The rate of women's murders in the Juárez area is not the highest in the country. According to a recently published Mexican health ministry study, Muertes por violencia en las mujeres de México (with data up to 2001), the highest is that of the state of Mexico: 5.3 per 100,000. 

The state of Chihuahua, where Juárez is located, has a rate of 4.7 per 100,000 — so it would not be surprising if Juárez, with a population of 1m, reported up to 47 murders of women a year, rather than the average of 27 which emerge from AI's tally. That last figure is only slightly higher than the national rate of 2.6 per 100,000.

AI suggests connections between many of the Juárez murders and complains that the Mexican authorities deny their existence. However, the office of the special prosecutor for women's murders has reported that 76 of its 290 cases may be the work of serial killers; a proportion not unlike the 95 out of 290 cited by NHRC.

ANTIDRUG OPERATIONS | Army in border clash. Two members of an army antidrugs patrol which apparently crossed the border from the eastern state of Campeche into Guatemala on 29 October, were killed when they fell into an ambush, presumably set up by local drug traffickers. Other members of the patrol were injured. The soldiers say they were fired upon with assault rifles, possibly AK-47s.
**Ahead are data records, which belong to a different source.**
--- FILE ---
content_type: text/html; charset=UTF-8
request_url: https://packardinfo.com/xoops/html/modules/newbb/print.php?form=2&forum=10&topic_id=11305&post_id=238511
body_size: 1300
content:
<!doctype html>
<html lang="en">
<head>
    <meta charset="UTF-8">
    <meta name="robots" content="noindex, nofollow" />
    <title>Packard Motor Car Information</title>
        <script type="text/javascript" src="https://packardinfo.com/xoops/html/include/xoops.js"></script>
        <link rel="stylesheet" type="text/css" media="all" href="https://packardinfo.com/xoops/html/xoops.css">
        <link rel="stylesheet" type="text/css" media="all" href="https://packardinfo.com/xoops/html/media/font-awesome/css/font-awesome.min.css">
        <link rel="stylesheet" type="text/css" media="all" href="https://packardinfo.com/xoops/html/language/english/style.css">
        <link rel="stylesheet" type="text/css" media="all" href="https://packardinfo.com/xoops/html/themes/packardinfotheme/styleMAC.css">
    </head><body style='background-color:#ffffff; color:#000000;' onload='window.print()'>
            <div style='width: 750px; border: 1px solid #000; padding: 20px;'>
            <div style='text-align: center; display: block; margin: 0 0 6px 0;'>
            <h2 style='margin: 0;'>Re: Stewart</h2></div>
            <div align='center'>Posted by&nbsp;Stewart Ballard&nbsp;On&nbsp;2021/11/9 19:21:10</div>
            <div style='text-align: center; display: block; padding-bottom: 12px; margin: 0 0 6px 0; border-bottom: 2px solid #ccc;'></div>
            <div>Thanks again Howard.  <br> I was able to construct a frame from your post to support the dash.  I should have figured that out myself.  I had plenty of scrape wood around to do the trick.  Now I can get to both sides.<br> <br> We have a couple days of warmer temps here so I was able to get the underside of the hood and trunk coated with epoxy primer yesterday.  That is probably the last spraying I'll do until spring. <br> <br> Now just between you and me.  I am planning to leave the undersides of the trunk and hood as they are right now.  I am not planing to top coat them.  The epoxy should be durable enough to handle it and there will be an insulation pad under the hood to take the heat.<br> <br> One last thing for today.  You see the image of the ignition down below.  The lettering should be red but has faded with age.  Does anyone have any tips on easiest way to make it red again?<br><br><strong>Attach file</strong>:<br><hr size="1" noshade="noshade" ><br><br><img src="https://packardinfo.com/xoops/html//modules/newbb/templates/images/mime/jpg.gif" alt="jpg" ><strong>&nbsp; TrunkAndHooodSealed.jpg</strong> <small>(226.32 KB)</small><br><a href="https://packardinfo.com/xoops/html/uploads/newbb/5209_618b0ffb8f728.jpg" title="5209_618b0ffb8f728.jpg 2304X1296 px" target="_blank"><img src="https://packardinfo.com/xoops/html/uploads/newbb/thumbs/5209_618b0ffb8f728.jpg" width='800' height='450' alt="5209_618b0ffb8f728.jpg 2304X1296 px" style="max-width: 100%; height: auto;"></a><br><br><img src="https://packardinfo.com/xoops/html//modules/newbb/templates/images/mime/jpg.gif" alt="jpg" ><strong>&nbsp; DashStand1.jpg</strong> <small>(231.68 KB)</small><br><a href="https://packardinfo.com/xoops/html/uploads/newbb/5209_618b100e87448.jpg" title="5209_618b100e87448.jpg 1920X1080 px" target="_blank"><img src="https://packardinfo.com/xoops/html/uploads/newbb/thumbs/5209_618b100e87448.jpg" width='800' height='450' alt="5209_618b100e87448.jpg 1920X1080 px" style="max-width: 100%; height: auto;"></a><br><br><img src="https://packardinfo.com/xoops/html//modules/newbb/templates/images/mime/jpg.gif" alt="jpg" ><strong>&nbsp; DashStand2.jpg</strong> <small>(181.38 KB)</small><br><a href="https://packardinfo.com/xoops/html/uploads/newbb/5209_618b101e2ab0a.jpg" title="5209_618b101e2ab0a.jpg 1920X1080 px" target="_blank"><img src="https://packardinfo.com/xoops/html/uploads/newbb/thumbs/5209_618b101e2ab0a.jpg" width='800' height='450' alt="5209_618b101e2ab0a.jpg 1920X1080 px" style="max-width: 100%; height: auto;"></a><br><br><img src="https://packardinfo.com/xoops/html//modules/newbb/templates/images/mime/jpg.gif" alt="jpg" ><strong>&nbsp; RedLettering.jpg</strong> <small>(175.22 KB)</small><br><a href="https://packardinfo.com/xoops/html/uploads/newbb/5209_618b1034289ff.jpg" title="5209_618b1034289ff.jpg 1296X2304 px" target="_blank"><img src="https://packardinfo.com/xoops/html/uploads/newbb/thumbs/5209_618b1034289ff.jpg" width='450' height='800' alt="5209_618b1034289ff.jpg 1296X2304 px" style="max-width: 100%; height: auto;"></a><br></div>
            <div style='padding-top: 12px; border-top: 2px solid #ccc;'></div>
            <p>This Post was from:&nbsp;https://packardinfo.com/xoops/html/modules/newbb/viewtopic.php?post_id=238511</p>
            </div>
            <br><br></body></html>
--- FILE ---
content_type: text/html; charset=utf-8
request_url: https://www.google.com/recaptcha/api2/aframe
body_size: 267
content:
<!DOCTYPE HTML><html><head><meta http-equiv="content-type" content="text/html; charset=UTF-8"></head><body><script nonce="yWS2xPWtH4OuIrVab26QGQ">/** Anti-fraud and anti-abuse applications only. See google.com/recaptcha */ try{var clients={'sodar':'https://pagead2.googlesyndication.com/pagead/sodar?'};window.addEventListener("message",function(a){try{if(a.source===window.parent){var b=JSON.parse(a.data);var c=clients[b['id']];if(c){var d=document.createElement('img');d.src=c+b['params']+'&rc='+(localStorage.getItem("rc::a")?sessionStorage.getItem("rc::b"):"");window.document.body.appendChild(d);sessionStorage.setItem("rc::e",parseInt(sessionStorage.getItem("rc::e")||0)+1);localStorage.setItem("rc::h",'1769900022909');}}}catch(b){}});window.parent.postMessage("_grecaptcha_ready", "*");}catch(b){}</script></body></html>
Reinforcements sent to the area found nothing. The still unclear incident is being investigated by the PGR, the chief prosecutor's office. As we have been reporting (SSR-03-03), violence on Mexico's border with Guatemala, much of it drug-related, has been increasing.

`DIRTY WAR' INQUIRY | Supreme court open the door. In early November the supreme court has ruled that forced `disappearances' are to be considered `continuing' crimes which do not benefit from the statute of limitations. This aligns Mexico with the criterion adopted by Chile and Argentina in order to prosecute human rights offences otherwise barred by either amnesty laws or statutes of limitations.

The ruling strictly refers to one specific case: the abduction in 1975 of Jesús Piedra Ibarra, son of former presidential candidate Rosario Ibarra. However, the special prosecutor for `social and political movements of the past' (catchphrase for Mexico's `dirty war' of the 1960s and 1970s), after promptly issuing eight arrest warrants for suspects in the Ibarra case, said that it would set a key precedent for similar cases and become 'the engine [to establish] a democratic rule of law' inasmuch as it would afford justice to the victims of the 'dirty war'.

Following up on this, days later prosecutor Ignacio Carrillo said he would investigate within military bases, starting with those of Atoyac (Guerrero) and Culiacán (Sinaloa), where he hopes to find secret graves. Officially there are 275 `disappeared' persons unaccounted for, but rights organisations have put the total at somewhere between 1,500 and 3,000.